PROPAGANDA: Nasjonal Samling's propaganda posters from 1933 to 1945
PROPAGANDA is a poster exhibition made by the Norwegian National Museum of Justice, dealing with the Norwegian fascist party National Union’s propaganda unit and the posters it produced before and during World War 2.
Welcome to the exhibition!
PROPAGANDA delves into one of today’s most urgent topics.
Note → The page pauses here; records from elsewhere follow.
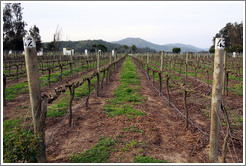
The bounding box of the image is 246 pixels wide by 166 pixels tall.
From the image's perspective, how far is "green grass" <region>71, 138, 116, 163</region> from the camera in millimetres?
3361

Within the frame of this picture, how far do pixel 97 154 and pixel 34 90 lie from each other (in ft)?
5.25

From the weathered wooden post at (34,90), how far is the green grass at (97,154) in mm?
592

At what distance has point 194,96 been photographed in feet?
27.1

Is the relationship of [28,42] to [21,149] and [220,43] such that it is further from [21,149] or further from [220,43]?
[220,43]

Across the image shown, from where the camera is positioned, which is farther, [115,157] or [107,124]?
[107,124]

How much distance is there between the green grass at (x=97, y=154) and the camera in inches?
132

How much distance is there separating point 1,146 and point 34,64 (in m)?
1.35

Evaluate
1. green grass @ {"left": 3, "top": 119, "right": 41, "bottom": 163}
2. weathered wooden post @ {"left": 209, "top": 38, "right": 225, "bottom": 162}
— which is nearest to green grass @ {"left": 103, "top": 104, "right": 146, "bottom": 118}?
weathered wooden post @ {"left": 209, "top": 38, "right": 225, "bottom": 162}

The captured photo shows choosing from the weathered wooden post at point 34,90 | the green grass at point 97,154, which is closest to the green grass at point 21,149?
the weathered wooden post at point 34,90

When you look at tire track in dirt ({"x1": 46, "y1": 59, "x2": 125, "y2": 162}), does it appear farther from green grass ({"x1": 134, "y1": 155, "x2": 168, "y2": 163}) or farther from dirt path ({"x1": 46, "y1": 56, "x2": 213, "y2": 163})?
green grass ({"x1": 134, "y1": 155, "x2": 168, "y2": 163})

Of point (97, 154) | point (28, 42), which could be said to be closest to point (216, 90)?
point (97, 154)

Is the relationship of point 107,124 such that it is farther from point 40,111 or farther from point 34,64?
point 34,64

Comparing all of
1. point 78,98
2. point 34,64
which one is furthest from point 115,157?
point 78,98

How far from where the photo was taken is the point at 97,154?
3.56 meters
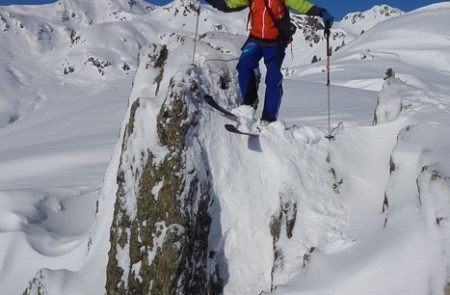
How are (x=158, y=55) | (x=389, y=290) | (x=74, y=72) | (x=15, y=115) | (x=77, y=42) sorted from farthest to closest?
(x=77, y=42) → (x=74, y=72) → (x=15, y=115) → (x=158, y=55) → (x=389, y=290)

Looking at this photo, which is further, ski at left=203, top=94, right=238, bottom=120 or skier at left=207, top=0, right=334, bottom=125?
skier at left=207, top=0, right=334, bottom=125

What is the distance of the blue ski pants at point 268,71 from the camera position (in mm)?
6438

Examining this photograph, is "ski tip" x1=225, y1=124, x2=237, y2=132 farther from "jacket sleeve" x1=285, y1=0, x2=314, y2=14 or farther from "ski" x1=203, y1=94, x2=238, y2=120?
"jacket sleeve" x1=285, y1=0, x2=314, y2=14

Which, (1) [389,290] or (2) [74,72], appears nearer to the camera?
(1) [389,290]

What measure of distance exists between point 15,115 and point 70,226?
65563 mm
It depicts the techniques employed by the National Union’s propaganda, and shows how they are still in use in today’s propaganda, which continues to appeal to our emotions while telling us to ignore the facts.
The exhibition shows the development from the interwar election posters to the propaganda of World War 2, from pictures exuding confidence in victory featuring youthful and idealized people, to those at the end of the war with a caricature of Ola Nordmann wearing a red stocking cap pulled down over his ears.
The exhibition introduces the illustrator Harald Damsleth (1906-1971), who led the work on visual propaganda during the war. We see his well-developed form language in a number of posters in the exhibition. After the war, Damsleth was sentenced to 5 years of hard labour, but was pardoned after 2 years. Following his release he would work anonymously as an illustrator for the rest of his life.
The exhibition is supplemented with an educational project for lower and upper secondary school, a film screening of the documentary Propaganda – the Art of Selling Lies, and a lecture with journalist Morten Jentoft.